» What the task asks
Copy out the entries from the line containing "How far away from" down through the line containing "1.74 metres", changing "camera" to "viewer" and leaving everything else as it is.

» Material
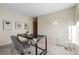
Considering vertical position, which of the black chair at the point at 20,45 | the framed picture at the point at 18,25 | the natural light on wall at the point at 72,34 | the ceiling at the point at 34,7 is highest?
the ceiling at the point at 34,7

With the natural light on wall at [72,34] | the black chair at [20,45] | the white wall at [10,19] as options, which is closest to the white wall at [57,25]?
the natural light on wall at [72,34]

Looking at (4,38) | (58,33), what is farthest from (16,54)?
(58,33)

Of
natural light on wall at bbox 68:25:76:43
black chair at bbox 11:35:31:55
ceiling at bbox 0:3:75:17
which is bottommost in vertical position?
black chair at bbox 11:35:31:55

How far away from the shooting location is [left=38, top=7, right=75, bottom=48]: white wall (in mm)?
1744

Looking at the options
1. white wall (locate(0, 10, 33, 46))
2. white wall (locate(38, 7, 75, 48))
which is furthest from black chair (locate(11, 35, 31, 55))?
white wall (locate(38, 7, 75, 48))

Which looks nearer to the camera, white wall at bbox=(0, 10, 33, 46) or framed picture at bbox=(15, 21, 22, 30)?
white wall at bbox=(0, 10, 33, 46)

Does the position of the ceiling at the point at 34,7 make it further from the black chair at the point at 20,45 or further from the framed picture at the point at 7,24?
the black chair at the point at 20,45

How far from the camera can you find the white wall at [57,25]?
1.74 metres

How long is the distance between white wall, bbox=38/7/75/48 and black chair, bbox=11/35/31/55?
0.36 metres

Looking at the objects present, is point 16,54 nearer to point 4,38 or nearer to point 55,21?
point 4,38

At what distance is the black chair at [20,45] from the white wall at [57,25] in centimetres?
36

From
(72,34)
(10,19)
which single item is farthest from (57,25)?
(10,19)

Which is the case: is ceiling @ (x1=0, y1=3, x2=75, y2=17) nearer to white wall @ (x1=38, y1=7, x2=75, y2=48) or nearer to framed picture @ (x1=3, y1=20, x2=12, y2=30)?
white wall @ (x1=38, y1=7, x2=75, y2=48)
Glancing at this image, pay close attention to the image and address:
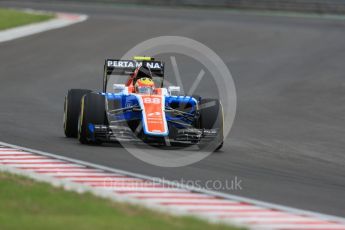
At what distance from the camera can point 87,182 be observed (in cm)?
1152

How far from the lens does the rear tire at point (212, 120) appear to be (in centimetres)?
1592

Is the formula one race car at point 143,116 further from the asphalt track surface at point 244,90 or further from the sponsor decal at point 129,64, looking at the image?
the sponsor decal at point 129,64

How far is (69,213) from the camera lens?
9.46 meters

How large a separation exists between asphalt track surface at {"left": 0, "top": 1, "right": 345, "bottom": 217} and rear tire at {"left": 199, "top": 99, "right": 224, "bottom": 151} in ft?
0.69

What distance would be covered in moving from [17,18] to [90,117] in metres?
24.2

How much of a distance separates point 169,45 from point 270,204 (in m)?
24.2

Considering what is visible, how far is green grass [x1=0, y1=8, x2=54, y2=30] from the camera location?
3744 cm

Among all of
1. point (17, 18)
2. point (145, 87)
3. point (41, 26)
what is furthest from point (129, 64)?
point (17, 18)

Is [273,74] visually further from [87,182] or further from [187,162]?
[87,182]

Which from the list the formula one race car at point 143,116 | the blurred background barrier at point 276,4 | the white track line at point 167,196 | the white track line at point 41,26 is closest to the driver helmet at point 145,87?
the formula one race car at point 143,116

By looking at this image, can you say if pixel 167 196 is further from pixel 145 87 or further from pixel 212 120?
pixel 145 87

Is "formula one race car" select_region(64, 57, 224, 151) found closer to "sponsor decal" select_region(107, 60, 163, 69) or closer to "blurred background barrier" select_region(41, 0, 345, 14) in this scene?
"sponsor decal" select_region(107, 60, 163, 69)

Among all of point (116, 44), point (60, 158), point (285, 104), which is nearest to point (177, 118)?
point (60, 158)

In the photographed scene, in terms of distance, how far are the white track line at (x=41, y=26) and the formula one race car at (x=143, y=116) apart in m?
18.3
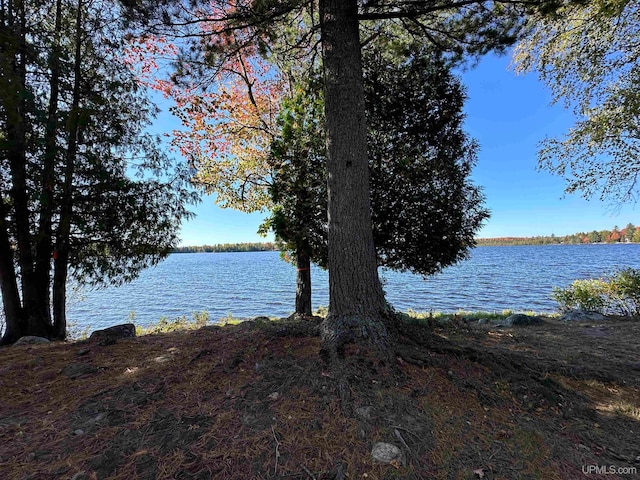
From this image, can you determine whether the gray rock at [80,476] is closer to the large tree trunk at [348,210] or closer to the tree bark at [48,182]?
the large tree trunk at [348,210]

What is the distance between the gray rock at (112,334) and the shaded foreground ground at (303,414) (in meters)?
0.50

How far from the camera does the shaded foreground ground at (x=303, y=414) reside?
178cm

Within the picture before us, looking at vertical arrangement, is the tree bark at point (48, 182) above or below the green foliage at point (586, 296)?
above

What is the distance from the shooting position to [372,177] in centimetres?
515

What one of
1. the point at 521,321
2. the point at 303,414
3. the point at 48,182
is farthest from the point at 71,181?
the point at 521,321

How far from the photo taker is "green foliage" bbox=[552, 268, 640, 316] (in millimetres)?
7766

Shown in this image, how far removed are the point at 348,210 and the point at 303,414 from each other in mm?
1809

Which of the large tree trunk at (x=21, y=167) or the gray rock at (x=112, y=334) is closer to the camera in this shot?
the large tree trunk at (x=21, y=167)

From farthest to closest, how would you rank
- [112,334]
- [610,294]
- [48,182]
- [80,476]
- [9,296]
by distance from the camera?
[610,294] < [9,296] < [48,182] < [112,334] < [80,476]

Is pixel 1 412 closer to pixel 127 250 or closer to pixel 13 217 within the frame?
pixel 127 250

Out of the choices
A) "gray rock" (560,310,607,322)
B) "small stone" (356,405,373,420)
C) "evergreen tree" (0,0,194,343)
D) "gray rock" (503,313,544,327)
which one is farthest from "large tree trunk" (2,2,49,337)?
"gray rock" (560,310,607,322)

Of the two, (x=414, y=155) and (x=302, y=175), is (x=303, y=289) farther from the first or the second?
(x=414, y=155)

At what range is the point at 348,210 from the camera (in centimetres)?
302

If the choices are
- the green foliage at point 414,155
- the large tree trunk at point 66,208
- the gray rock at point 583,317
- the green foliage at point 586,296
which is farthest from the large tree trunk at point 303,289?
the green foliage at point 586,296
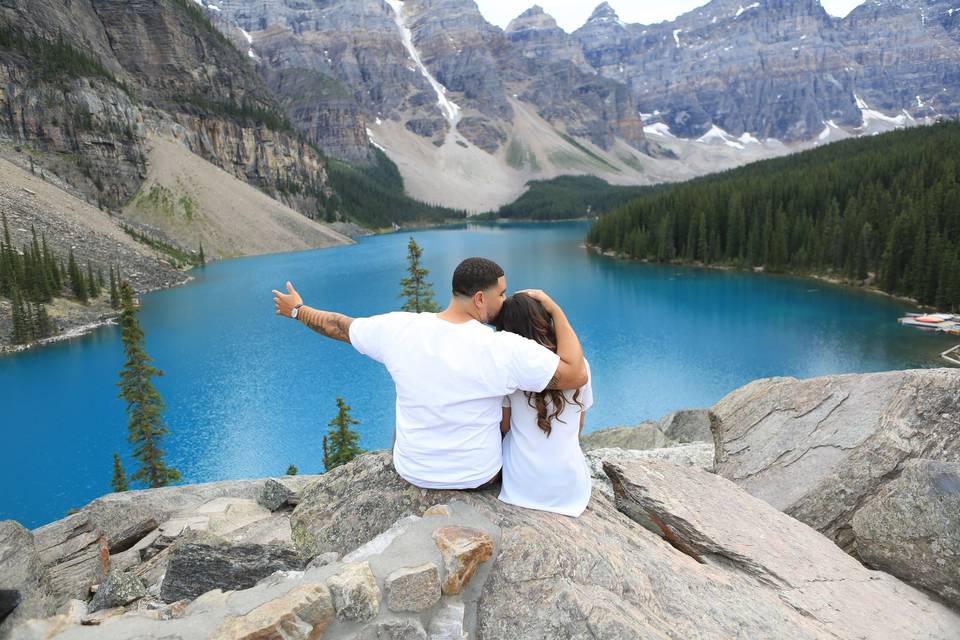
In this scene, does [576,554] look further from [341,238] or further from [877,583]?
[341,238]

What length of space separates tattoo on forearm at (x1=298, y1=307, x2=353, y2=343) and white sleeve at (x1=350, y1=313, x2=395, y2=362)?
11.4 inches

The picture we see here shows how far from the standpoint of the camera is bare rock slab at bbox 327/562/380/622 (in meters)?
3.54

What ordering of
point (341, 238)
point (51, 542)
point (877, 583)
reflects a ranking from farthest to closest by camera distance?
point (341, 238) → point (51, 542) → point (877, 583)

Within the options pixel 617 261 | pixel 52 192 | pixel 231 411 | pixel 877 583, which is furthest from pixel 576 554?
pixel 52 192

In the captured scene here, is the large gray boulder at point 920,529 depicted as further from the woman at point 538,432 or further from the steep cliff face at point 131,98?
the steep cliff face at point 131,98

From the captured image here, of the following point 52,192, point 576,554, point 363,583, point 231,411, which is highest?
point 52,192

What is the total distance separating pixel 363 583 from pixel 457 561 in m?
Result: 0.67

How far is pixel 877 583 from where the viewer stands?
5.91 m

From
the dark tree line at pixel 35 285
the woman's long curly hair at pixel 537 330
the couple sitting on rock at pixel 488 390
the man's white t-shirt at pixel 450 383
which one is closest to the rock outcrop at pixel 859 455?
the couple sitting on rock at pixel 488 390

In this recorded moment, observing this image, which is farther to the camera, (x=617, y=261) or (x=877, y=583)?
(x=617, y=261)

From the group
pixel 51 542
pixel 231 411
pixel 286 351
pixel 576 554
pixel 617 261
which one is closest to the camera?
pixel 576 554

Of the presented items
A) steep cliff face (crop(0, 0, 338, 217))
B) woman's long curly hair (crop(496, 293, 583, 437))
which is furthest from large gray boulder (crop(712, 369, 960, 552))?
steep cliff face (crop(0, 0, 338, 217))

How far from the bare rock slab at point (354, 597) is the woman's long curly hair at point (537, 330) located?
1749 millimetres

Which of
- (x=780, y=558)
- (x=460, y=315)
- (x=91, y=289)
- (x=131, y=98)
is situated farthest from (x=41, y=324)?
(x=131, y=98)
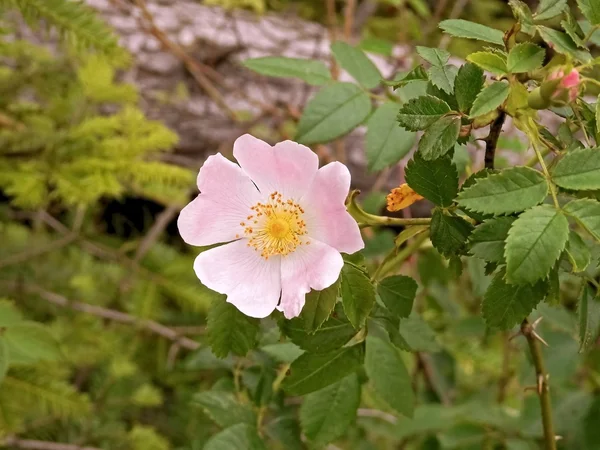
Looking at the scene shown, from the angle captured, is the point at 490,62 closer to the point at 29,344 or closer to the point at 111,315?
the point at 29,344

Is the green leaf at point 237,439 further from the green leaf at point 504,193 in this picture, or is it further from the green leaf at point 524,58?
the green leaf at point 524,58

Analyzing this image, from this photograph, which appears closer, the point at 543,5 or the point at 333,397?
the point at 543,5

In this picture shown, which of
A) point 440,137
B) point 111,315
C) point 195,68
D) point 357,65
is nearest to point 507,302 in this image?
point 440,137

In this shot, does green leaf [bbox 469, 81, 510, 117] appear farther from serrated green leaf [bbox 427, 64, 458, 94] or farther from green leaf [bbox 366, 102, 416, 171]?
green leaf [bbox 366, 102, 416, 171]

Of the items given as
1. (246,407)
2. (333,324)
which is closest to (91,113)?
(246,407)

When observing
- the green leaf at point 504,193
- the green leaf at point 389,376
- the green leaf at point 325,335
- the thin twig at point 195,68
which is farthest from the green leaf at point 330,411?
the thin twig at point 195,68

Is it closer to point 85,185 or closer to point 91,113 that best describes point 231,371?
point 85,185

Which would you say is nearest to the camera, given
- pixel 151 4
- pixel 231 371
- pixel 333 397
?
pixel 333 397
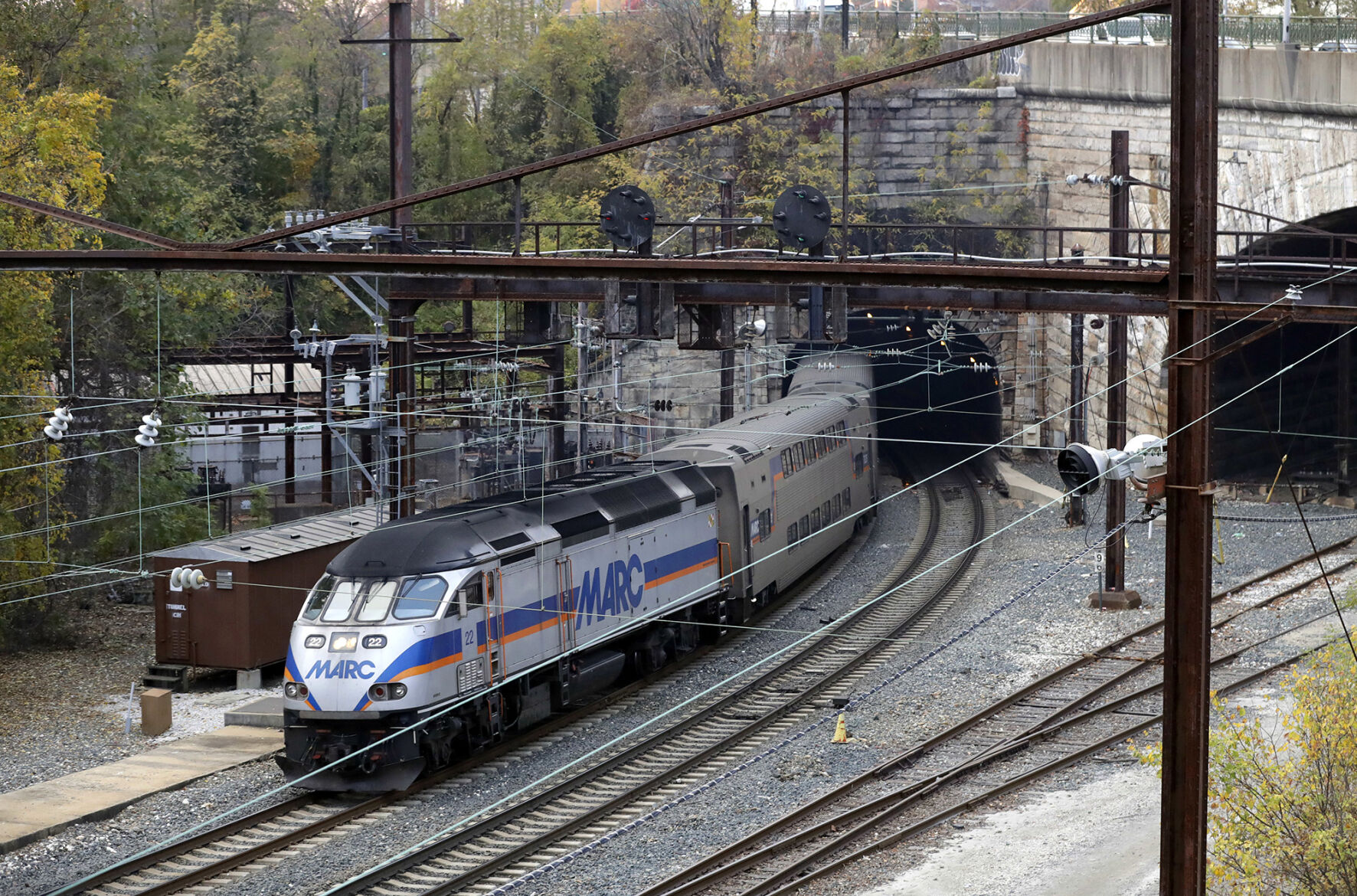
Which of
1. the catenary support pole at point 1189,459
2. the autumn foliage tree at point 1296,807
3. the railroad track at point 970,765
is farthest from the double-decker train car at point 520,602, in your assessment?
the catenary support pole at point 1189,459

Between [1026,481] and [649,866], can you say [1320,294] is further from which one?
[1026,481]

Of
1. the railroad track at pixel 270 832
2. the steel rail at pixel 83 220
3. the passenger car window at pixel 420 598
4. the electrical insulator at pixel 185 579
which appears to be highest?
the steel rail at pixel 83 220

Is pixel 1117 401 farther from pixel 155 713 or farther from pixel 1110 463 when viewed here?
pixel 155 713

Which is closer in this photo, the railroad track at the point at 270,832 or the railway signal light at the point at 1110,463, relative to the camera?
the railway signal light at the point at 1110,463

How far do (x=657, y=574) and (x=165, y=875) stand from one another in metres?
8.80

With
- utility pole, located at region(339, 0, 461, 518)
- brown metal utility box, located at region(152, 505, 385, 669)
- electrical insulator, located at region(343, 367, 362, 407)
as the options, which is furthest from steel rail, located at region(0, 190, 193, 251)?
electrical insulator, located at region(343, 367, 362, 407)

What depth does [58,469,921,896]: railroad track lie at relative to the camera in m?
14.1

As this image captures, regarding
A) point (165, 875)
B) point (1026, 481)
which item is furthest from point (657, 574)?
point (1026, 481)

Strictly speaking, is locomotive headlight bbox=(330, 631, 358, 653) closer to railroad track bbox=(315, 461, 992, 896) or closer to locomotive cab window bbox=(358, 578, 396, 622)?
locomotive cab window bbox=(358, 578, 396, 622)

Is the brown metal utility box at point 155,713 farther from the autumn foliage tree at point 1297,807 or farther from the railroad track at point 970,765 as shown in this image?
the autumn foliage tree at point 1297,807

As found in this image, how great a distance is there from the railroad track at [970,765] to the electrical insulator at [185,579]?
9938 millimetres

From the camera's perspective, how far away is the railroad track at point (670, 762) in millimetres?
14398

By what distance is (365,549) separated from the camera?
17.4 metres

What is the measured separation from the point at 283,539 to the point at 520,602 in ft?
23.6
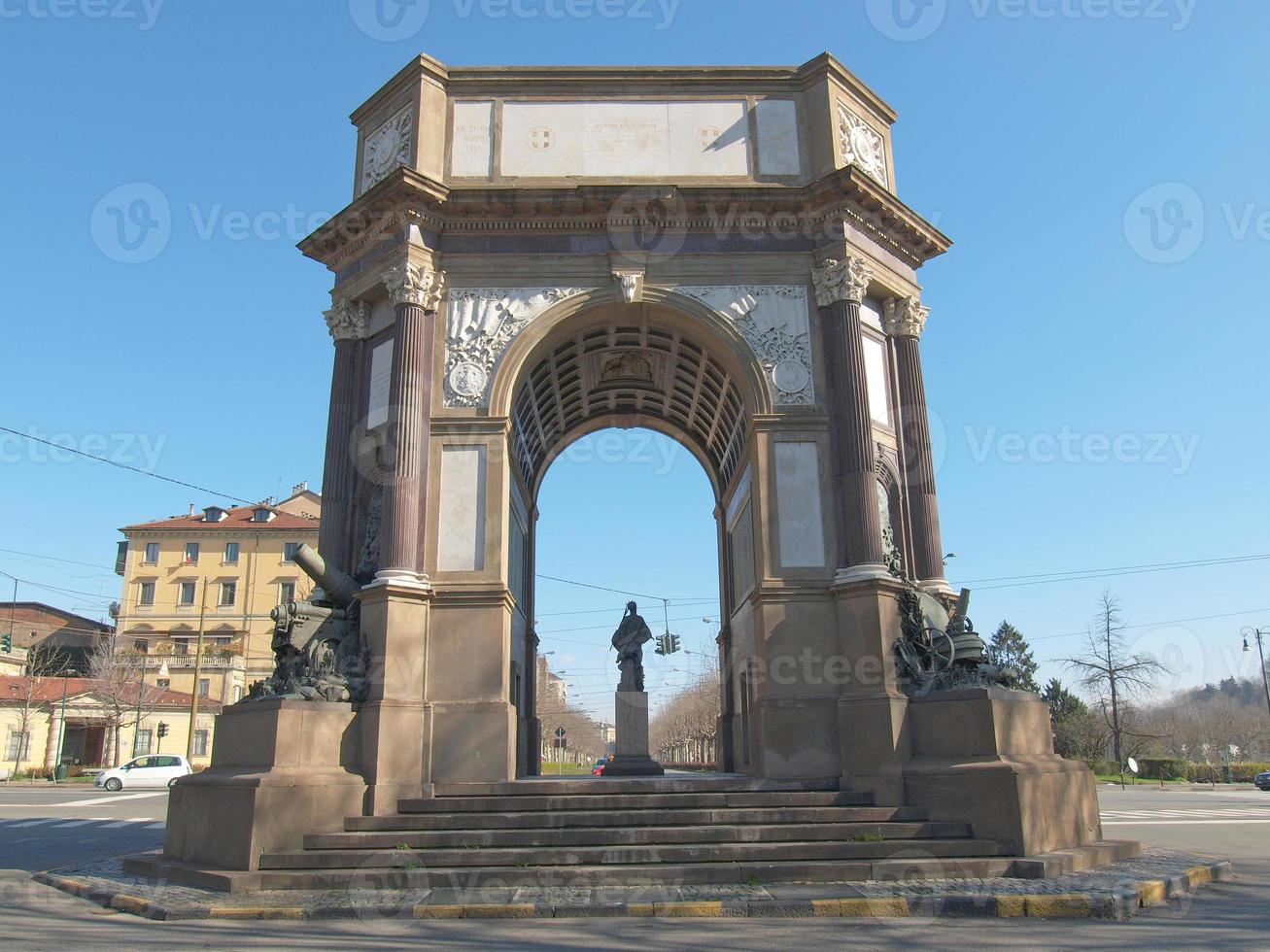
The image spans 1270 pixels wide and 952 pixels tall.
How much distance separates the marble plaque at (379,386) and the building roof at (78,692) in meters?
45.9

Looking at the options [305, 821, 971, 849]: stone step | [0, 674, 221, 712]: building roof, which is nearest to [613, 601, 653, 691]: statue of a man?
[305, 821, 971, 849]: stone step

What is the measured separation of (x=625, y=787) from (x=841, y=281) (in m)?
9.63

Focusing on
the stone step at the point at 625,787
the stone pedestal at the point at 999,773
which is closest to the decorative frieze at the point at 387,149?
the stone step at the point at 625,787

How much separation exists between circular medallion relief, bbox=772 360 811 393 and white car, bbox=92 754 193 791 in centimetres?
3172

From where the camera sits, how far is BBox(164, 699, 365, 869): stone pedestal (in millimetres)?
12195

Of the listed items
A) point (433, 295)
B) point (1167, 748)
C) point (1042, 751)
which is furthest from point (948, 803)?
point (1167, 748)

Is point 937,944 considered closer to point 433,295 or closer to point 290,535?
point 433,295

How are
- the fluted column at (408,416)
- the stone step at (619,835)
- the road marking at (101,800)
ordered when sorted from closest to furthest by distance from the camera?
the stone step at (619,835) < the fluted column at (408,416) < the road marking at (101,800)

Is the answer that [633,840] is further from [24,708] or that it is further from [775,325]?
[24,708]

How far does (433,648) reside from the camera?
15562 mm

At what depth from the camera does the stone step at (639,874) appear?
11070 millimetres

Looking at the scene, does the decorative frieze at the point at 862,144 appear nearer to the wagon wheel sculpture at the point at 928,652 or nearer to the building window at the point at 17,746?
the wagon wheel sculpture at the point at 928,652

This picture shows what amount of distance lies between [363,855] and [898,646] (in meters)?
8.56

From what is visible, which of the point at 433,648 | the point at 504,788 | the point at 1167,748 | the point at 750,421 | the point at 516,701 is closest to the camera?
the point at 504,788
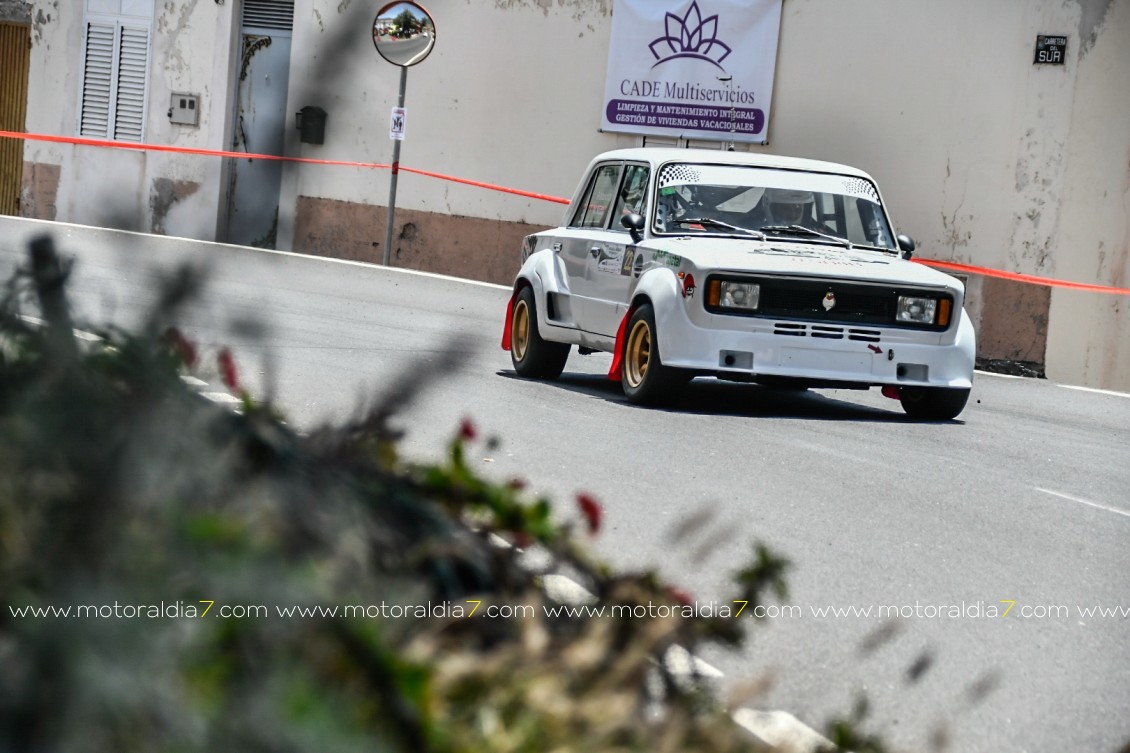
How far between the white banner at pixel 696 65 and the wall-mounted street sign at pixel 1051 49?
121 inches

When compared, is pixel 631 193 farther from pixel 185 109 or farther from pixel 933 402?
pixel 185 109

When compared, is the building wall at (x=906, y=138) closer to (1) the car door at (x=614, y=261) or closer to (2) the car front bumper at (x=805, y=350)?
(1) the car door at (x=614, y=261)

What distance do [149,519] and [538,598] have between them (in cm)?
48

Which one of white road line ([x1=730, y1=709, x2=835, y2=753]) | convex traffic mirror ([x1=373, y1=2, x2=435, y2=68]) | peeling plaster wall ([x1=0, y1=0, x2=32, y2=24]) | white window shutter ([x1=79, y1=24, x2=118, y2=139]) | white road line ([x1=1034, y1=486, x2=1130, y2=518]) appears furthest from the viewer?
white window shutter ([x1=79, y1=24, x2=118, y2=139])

» Correct response
How far away from the shooting location is [left=38, top=7, right=75, bottom=48]: white wall (in mm)?
1744

Looking at the options
1. white wall (locate(0, 10, 33, 46))
2. white wall (locate(38, 7, 75, 48))
which is furthest from black chair (locate(11, 35, 31, 55))?
white wall (locate(38, 7, 75, 48))

Which looks nearer to the viewer, white wall at bbox=(0, 10, 33, 46) or framed picture at bbox=(15, 21, 22, 30)?
white wall at bbox=(0, 10, 33, 46)

Does the position of the ceiling at the point at 34,7 make it further from the black chair at the point at 20,45 or further from the framed picture at the point at 7,24?
the black chair at the point at 20,45

How far from the viewer can you find the white wall at [57,25]?
1.74 metres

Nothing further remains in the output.